The Reagan administration, in an attempt to break an impasse with Congress over medical research, has agreed to make 5,500 new National Institutes of Health research grants for each of the next three years instead of the 5,000 proposed in the president's budget for fiscal 1986.

The agreement was embodied in the deficit-reduction package worked out by the administration and Senate GOP leaders April 4. However, it does not address a dispute over the number of grants that will be funded this year. Congress last year provided funds for 6,500 new grants, but the administration has said it will fund only 5,000.
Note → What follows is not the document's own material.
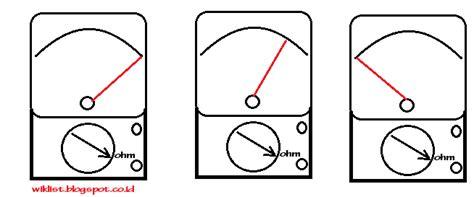 wiring diagram setrika listrik images wiring diagram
Some key members of Congress also are not happy with the current compromise for the next three years, saying that it would not support enough grants.

Sen. Lowell P. Weicker Jr. (R-Conn.), chairman of the Appropriations subcommittee with jurisdiction over NIH, still wants to provide 6,500 new grants -- this year and for the next three. Aides to Rep. Henry A. Waxman (D-Calif.) and Sen. Edward M. Kennedy (D-Mass.) said they also aren't satisfied with the new proposal.

Edwin L. Dale Jr., spokesman for the Office of Management and Budget, said, "We have made a compromnise, definitely, from our original proposal of 5,000."

Weicker said through an aide, however, that he doesn't think 5,500 is enough, and that he doesn't like the April 4 compromise because it cuts some crucial programs for the poor and ill. "The compromise dumps on those who suffer physically, mentally and economically. I oppose it," he said in a statement.